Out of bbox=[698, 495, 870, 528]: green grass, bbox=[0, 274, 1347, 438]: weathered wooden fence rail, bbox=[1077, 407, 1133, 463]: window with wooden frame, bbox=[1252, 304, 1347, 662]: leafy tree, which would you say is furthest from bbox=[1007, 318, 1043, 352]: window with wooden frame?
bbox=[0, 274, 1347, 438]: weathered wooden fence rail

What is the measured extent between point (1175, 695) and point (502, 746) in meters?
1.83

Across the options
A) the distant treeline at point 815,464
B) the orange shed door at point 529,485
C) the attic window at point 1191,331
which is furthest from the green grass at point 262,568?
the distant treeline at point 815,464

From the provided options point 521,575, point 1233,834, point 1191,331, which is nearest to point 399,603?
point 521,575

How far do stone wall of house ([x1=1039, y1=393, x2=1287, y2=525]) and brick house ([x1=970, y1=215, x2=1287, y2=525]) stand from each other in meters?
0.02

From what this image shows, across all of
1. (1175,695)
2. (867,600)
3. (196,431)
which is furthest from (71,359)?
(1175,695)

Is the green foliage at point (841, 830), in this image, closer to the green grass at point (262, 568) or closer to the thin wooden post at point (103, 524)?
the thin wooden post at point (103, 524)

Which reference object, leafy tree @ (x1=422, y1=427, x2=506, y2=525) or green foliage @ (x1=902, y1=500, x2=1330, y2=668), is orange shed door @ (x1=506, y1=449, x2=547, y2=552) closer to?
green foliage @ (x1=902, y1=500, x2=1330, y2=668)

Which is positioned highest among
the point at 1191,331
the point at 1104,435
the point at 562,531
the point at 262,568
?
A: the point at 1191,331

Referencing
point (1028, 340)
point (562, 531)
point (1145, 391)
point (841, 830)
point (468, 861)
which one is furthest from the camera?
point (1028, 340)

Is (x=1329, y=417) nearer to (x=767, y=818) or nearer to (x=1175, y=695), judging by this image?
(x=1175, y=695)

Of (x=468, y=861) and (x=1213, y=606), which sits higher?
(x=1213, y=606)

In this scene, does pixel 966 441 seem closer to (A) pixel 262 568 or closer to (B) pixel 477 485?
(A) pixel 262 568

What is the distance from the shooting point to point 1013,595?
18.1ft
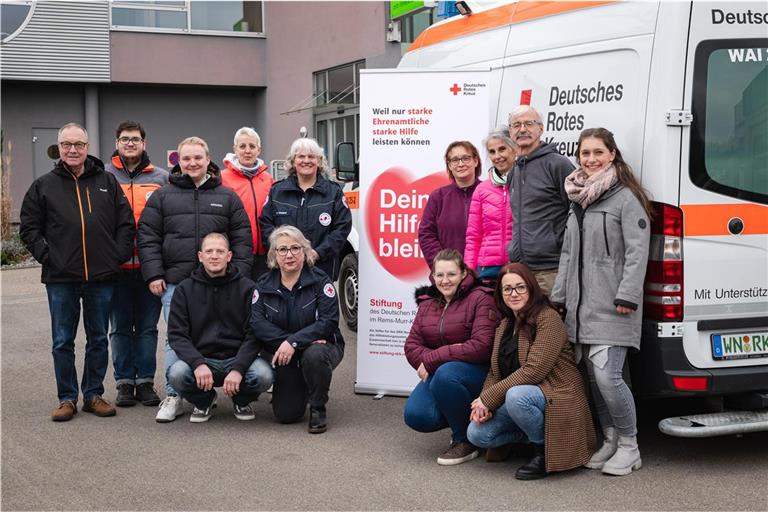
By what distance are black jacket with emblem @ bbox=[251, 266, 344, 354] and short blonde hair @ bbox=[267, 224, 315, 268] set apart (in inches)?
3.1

* * *

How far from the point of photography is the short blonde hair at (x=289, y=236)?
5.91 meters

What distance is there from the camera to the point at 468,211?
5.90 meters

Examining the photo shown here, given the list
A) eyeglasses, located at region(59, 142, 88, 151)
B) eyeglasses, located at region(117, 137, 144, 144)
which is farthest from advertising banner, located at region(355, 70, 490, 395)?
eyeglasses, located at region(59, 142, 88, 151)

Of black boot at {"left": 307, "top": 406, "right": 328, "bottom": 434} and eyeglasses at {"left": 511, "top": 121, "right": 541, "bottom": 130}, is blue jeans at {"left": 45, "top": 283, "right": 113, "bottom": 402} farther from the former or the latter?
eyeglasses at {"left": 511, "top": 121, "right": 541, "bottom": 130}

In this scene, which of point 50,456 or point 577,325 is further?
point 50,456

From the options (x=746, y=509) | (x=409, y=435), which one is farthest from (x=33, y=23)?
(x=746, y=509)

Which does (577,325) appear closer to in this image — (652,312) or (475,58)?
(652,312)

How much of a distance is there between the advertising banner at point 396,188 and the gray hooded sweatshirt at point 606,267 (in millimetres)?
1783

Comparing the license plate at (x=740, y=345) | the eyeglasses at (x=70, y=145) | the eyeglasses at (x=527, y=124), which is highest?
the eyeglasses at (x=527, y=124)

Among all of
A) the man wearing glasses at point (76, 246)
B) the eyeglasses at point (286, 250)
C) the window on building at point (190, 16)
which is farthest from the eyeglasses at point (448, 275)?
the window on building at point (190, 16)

● **Your goal**
Report every line in the two blocks of items above that contains the string "does". Count a match only when the uppercase and lowercase letters are the same.

● **Task response**
In this scene, does pixel 966 441 seem closer to (A) pixel 262 568 or closer to (B) pixel 477 485?
Which does (577,325) appear closer to in this image — (652,312) or (475,58)?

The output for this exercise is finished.